* start *

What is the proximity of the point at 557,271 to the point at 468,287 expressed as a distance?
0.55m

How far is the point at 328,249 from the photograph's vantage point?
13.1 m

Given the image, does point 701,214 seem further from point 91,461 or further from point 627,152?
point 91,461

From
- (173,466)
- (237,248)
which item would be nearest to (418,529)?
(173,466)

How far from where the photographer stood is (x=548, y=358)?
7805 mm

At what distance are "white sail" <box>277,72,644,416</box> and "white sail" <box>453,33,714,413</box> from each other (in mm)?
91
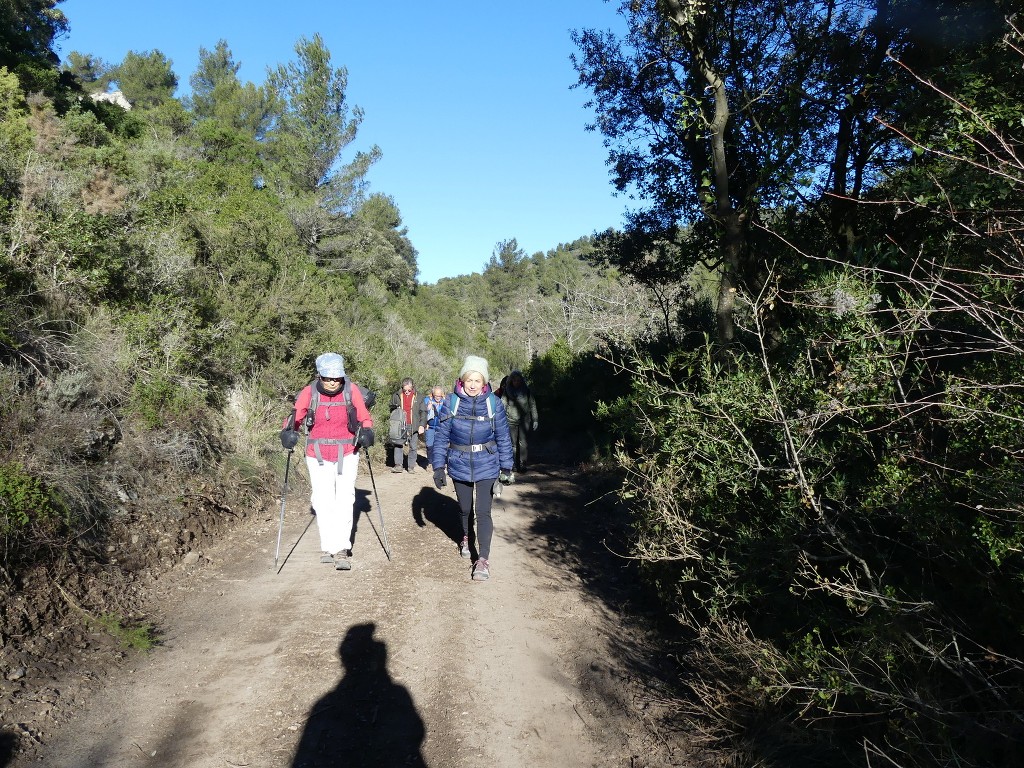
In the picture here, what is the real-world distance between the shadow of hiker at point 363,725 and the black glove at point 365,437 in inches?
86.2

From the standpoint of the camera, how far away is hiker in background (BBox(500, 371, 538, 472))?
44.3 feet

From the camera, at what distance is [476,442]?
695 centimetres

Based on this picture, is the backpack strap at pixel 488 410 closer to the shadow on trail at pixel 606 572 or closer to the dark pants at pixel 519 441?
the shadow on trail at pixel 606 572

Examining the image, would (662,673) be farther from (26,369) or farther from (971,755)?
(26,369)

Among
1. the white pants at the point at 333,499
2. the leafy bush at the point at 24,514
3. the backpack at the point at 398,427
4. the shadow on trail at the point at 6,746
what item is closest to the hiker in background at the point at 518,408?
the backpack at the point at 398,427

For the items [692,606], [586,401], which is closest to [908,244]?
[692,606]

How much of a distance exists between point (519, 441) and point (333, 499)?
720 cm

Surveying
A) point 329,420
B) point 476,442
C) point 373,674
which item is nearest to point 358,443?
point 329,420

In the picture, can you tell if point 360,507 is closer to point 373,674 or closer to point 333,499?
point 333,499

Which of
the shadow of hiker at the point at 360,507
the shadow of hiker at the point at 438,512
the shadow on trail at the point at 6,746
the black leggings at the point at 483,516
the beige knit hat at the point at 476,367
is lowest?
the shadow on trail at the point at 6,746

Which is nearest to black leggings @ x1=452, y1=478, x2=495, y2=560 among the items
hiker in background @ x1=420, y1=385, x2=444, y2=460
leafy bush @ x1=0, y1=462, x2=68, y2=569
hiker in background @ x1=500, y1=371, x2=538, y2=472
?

* end *
* start *

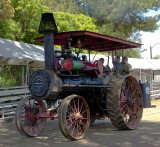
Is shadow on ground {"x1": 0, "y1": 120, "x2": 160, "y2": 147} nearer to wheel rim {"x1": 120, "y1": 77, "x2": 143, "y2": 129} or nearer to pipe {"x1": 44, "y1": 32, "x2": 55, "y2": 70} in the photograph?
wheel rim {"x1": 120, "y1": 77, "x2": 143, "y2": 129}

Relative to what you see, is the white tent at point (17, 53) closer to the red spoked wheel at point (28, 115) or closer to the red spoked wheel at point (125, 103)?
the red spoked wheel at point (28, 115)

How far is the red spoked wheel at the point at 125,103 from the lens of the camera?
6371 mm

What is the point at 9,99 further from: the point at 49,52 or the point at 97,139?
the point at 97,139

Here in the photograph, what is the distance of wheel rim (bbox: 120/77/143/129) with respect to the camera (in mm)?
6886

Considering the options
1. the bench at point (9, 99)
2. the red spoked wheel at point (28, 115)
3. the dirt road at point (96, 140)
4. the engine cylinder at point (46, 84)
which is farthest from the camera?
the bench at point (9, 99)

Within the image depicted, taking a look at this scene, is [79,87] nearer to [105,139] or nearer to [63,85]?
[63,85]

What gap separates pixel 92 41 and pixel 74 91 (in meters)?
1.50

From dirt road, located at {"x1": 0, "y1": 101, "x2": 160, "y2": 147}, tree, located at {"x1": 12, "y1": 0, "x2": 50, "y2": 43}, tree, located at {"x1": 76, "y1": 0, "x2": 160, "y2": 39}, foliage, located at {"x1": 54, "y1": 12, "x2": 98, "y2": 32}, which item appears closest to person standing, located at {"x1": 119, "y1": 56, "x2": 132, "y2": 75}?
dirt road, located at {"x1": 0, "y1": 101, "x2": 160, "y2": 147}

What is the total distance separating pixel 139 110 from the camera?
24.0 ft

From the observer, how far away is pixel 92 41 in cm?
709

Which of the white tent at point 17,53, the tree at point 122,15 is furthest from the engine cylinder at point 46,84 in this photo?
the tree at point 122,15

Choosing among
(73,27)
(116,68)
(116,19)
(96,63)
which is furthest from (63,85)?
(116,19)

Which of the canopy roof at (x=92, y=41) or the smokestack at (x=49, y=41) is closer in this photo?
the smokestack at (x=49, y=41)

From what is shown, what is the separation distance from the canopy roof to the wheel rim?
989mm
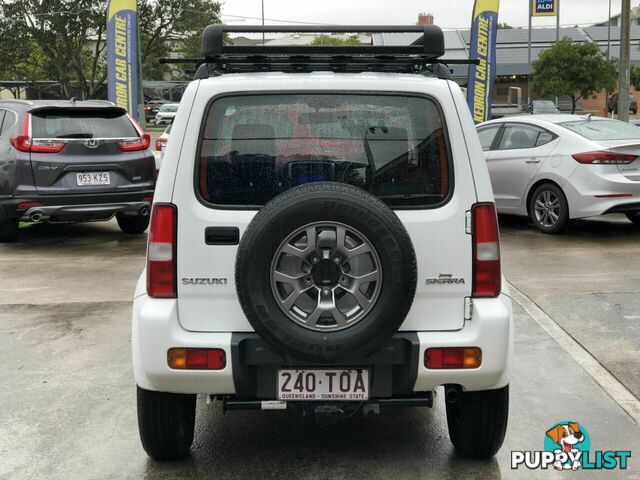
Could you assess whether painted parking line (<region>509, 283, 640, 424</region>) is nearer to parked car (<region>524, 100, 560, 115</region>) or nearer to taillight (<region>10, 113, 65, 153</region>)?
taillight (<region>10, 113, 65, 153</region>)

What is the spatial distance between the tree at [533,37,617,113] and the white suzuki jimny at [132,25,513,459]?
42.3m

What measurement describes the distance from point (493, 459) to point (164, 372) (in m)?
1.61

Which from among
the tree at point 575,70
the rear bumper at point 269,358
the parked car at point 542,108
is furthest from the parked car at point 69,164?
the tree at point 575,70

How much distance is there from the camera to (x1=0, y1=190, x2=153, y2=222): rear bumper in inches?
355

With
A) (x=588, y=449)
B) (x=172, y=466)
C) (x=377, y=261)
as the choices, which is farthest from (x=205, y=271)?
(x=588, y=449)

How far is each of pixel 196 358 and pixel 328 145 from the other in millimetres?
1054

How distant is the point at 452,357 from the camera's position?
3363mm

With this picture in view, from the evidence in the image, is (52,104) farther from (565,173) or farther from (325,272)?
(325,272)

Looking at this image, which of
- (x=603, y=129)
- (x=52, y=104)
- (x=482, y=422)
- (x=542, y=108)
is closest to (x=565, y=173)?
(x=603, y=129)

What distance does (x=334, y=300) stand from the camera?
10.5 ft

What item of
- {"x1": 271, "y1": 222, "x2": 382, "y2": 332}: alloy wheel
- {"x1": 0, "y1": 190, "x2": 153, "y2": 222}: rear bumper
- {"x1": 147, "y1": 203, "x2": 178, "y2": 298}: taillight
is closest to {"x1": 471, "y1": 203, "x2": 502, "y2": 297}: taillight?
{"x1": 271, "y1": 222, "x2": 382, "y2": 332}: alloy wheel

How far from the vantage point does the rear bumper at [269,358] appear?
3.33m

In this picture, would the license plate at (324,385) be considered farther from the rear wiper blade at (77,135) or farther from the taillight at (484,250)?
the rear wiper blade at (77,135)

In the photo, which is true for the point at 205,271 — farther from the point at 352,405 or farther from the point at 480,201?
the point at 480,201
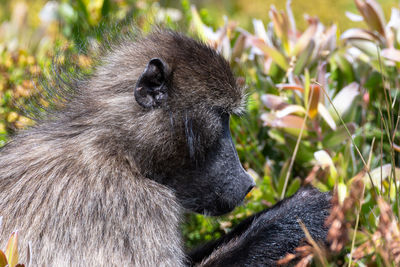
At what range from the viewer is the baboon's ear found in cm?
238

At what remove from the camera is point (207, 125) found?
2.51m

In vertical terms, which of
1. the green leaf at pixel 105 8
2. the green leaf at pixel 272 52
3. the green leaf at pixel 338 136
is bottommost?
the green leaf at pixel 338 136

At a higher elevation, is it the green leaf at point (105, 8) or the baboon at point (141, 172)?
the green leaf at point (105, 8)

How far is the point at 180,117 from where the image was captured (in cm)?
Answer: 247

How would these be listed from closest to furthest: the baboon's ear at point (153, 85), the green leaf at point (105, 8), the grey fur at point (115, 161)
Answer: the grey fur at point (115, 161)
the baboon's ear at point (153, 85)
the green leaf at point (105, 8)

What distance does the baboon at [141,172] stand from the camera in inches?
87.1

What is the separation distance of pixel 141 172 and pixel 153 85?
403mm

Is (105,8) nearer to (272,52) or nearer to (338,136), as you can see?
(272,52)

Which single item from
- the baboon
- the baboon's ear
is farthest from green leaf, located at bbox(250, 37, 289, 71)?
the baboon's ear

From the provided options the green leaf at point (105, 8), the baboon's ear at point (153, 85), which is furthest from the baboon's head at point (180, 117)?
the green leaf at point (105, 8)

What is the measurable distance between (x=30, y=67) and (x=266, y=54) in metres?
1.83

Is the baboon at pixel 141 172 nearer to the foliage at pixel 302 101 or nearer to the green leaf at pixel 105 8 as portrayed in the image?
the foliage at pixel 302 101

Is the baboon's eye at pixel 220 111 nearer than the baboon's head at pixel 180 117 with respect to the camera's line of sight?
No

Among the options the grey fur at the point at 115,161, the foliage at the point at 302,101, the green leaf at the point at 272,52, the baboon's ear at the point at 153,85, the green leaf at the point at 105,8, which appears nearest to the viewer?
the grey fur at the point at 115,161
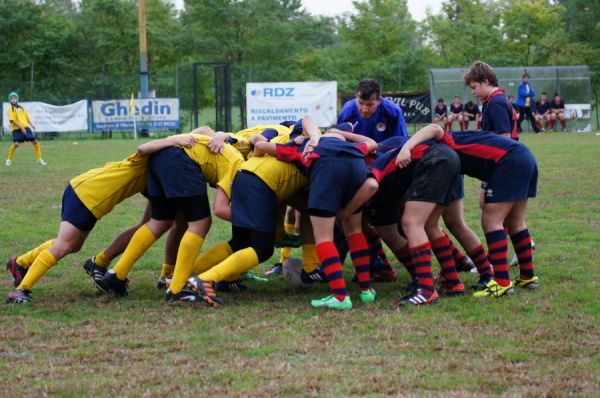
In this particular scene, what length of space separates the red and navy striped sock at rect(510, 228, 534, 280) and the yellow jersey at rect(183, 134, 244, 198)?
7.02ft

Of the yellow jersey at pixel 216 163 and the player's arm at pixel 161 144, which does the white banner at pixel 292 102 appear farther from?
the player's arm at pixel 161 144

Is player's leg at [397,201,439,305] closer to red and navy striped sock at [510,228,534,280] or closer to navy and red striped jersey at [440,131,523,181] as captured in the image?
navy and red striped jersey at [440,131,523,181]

* end *
* start *

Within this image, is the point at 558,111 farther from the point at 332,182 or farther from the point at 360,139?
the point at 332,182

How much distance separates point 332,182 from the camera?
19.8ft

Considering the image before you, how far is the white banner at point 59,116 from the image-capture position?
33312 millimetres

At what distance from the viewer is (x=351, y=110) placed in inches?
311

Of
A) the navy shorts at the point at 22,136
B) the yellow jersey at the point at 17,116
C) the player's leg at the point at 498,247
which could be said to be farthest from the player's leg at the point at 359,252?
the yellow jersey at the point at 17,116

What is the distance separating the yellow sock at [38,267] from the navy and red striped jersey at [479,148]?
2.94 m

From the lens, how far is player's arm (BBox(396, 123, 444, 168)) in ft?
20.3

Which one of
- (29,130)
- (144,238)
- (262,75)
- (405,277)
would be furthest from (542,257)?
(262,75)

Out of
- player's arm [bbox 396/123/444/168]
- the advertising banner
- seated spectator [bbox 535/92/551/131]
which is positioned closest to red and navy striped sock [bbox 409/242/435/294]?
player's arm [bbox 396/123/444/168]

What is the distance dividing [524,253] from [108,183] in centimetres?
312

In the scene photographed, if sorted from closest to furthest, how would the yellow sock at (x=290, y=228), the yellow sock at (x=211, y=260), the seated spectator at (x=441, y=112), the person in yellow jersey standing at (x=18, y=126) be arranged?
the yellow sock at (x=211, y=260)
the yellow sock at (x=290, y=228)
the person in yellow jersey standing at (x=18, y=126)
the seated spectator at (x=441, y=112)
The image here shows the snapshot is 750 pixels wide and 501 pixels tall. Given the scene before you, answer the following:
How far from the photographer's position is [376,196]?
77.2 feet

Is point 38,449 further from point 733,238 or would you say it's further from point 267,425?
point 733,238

* end *

→ **Work instructions**
Count the lines of the records above that contain the string "furthest". Reply with the number only.

→ **Finished task**
7